# Excerpt to read
Professor travels to Ukraine to research autism
An associate professor of psychology, Dolyniuk traveled to Ukraine twice, in July 2011 and March 2014.
Dr. Chrystina Dolyniuk wants to raise awareness of autism not only in the United States but abroad. An associate professor of psychology, she traveled to Ukraine twice courtesy of the Fulbright Specialist Program, most recently in March 2014. On April 15, Dolyniuk will present her work to the campus community as part of the Faculty Lecture Series.
Below is our Q-and-A with her about her most recent trip and experience.
Can you tell me a little bit about yourself?
I hold a doctorate in psychology and am trained as a specialist in autism and developmental disabilities. I also have a degree in special education and have worked with children with autism in various settings.
What about autism interested you to study it not only in the United States, but globally?
Autism spectrum disorder is a key concern everywhere right now. Fortunately, in the United States, children with autism receive a lot of services because there is a heightened level of awareness. Parents know about the characteristics of autism even before children are diagnosed. As a result, parents are looking for information and children at risk are likely to be screened and identified, if there is a problem.

# About this task
In the Q-and-A about autism research in Ukraine, which program made Dolyniuk's trips possible?

(Rows excerpted from a collection)

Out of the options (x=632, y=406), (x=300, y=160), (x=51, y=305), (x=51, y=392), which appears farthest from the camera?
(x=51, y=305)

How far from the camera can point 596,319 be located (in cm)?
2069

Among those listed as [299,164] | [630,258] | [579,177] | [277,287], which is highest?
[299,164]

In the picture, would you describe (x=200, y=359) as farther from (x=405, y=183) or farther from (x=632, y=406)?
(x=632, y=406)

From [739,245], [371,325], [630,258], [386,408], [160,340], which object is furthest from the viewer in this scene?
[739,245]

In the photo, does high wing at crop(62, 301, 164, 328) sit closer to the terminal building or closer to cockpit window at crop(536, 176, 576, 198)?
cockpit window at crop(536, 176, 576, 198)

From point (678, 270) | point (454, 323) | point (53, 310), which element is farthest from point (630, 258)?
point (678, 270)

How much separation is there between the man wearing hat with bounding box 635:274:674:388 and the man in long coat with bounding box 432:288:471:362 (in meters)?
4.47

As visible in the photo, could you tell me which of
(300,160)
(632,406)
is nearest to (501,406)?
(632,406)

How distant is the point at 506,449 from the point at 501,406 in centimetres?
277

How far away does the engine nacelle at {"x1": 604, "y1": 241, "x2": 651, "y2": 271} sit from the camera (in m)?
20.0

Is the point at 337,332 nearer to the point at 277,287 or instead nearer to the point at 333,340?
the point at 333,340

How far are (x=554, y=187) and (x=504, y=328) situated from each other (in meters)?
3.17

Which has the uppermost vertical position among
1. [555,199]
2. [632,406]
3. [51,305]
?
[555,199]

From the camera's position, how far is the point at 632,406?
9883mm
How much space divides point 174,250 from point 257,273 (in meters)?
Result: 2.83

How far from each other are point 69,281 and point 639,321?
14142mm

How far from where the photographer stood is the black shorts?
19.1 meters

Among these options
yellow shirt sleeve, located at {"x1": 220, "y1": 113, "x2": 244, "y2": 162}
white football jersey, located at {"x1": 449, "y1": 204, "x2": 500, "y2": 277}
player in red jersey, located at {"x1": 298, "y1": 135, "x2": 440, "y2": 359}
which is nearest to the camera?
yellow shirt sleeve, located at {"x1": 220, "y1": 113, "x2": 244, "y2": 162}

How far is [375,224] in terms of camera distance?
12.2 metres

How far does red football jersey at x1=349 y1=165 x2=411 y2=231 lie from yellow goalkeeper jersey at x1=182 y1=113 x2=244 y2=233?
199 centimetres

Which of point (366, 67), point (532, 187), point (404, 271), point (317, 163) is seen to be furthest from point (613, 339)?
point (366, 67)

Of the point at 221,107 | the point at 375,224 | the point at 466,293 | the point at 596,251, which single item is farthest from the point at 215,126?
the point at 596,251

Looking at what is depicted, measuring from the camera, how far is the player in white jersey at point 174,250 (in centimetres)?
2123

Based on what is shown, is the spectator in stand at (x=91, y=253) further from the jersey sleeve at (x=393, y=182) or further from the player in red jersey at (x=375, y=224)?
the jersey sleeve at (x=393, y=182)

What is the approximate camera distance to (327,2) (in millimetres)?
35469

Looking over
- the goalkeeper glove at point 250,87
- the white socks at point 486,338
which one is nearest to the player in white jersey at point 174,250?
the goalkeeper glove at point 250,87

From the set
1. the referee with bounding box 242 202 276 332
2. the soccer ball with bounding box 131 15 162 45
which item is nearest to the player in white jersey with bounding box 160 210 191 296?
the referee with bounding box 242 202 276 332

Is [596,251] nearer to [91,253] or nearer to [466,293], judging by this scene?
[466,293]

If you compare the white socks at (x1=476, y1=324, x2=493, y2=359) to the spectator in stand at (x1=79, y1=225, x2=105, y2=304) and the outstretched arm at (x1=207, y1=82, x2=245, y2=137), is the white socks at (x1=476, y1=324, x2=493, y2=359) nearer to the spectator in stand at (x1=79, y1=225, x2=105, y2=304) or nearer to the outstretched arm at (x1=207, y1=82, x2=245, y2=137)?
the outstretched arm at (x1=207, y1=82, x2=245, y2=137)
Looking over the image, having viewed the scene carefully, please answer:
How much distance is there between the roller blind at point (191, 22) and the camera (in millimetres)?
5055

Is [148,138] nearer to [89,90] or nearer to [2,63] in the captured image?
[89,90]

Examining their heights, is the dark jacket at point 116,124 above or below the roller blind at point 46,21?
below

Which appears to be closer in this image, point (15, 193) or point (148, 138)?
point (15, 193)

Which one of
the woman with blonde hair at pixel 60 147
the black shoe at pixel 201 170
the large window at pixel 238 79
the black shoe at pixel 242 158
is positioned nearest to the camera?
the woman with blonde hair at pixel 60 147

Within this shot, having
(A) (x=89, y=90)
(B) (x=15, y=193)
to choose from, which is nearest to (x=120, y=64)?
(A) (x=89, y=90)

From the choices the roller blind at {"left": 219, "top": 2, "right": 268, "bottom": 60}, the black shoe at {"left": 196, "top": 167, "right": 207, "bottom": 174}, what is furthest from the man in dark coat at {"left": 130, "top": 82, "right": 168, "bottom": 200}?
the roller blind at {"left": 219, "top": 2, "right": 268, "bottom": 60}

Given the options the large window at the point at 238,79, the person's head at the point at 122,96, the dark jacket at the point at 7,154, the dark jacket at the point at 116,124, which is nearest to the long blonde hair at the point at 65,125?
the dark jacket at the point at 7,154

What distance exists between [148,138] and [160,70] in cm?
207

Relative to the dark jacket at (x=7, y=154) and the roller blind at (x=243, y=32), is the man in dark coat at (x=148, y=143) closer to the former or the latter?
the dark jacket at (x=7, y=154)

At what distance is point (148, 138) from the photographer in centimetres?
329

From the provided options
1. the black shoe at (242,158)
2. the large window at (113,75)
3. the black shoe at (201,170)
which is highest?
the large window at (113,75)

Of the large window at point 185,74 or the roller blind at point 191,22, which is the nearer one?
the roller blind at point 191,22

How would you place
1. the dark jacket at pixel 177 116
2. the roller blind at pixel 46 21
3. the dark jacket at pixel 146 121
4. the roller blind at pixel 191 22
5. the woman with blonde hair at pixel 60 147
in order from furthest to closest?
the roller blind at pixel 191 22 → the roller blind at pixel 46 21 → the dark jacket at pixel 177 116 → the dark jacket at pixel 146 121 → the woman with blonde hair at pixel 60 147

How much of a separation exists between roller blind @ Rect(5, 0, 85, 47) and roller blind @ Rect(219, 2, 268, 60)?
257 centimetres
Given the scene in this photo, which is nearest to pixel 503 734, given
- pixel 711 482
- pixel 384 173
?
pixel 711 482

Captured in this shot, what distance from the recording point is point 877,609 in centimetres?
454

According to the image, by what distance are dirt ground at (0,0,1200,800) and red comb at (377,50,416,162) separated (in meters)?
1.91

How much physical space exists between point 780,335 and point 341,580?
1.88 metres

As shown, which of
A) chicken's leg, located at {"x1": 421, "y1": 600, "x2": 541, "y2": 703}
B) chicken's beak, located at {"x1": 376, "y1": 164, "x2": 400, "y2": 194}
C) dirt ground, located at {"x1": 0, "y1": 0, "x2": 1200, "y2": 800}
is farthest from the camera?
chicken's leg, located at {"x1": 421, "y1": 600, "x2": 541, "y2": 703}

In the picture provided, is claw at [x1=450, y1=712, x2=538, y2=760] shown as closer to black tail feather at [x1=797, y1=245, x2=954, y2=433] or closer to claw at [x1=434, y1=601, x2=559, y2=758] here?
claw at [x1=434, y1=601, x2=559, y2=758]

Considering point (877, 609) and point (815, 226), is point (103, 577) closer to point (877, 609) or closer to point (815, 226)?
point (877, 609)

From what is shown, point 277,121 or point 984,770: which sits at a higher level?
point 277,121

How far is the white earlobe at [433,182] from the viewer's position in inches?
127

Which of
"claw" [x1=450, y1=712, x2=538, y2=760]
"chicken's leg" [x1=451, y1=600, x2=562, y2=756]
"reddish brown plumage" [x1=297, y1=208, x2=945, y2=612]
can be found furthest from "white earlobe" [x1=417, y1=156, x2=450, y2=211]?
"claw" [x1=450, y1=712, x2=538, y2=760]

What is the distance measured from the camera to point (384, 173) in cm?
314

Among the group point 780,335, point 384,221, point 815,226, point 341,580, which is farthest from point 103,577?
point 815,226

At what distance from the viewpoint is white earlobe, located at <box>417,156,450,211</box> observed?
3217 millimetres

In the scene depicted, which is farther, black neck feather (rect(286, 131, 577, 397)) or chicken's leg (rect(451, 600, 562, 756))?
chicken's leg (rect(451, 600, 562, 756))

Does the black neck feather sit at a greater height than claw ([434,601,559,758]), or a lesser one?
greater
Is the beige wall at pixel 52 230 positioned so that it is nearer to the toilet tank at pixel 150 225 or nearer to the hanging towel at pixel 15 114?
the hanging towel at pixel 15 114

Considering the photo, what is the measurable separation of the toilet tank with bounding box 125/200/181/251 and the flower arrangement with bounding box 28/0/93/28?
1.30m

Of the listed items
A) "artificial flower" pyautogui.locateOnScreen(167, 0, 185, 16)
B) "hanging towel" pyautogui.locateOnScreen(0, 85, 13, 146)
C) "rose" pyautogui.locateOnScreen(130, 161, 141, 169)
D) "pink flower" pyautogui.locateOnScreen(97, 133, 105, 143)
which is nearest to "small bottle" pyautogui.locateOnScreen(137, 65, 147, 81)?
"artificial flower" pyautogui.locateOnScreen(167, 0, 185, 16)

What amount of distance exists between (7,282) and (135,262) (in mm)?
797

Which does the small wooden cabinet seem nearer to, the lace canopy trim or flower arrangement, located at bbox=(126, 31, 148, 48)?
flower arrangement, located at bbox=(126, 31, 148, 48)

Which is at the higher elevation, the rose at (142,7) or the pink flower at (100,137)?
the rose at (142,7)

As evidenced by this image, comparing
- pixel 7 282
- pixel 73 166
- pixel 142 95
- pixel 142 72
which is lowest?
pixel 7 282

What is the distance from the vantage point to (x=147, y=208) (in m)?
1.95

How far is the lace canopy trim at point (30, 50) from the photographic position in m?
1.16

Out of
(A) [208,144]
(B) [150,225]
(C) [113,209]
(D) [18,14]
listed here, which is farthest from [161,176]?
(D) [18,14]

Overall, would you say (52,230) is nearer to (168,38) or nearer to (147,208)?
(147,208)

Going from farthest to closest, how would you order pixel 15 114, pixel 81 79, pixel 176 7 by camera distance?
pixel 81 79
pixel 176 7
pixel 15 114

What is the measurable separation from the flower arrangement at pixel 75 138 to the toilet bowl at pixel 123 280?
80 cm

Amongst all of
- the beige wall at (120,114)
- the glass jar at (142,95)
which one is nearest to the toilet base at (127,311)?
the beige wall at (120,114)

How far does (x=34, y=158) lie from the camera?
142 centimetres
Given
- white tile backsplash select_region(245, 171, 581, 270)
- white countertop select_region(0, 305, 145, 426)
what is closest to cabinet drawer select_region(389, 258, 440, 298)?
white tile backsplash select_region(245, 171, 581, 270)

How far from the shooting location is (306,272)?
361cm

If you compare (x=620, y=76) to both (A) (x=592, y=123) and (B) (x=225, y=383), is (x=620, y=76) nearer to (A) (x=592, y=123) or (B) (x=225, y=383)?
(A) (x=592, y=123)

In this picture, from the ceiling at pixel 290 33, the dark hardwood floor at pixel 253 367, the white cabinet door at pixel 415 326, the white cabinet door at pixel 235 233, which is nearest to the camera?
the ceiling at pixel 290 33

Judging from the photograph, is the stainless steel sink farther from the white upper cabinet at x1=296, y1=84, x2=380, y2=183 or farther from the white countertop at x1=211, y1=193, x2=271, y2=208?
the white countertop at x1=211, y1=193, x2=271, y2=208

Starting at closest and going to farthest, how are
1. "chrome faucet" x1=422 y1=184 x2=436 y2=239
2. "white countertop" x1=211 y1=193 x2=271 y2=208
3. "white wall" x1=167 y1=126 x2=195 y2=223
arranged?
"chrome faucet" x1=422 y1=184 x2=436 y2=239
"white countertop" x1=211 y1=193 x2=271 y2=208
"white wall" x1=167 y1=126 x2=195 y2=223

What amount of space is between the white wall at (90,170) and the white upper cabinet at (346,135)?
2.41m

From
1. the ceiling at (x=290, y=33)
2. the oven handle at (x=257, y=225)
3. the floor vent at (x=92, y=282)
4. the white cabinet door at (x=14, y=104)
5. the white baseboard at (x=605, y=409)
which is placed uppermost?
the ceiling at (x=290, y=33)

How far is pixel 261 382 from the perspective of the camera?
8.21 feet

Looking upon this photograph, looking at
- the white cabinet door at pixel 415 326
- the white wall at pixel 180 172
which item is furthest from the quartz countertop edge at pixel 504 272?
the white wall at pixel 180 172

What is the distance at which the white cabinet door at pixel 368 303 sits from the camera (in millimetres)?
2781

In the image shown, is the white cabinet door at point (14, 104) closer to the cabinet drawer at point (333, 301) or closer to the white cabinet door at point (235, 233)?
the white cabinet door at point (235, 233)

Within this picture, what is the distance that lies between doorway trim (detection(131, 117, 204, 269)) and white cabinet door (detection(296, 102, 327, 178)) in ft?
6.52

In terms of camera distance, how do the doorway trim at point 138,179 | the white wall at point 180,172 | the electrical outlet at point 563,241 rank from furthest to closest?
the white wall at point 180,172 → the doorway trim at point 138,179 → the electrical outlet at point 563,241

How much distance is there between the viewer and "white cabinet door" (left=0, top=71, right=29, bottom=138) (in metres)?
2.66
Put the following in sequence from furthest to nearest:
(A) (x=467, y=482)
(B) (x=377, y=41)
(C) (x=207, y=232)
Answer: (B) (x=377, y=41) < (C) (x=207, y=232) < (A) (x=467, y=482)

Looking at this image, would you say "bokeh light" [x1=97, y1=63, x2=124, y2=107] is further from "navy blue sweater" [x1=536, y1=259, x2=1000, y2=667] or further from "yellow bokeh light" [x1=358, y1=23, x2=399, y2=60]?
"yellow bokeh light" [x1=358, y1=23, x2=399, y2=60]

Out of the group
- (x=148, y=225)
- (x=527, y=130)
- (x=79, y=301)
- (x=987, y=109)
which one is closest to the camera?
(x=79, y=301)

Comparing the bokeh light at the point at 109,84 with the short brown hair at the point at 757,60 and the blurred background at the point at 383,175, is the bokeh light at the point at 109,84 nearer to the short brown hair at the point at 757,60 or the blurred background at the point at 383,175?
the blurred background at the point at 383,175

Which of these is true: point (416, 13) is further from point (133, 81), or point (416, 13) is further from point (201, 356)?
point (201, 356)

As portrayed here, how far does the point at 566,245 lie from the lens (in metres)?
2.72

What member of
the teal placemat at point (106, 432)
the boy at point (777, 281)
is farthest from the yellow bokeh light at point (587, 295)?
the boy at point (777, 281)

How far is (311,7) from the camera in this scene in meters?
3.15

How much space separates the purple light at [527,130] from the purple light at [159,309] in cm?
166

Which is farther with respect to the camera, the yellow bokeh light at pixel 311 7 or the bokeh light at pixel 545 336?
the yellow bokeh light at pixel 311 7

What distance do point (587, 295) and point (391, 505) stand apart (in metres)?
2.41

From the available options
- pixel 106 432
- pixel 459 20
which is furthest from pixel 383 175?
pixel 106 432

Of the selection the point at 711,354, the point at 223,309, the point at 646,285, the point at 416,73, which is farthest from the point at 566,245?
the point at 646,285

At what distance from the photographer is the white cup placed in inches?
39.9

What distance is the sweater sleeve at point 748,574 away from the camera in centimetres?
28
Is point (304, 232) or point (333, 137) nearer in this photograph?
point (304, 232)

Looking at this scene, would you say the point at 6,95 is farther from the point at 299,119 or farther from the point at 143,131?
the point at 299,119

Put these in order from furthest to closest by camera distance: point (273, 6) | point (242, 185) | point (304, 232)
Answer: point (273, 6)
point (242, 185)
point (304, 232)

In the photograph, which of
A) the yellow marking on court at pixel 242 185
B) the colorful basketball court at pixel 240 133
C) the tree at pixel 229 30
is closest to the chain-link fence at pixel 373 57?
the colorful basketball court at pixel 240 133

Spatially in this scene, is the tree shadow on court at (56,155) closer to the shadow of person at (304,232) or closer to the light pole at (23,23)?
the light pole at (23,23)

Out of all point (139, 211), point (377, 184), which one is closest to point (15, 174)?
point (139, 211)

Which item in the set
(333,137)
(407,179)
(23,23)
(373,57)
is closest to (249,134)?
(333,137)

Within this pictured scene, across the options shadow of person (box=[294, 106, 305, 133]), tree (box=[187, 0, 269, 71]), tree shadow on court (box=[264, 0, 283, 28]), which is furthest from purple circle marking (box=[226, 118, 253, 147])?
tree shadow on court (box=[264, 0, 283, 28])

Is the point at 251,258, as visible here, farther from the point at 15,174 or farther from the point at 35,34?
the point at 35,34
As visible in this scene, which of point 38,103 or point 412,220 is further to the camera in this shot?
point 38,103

# Result of this exercise
The Fulbright Specialist Program.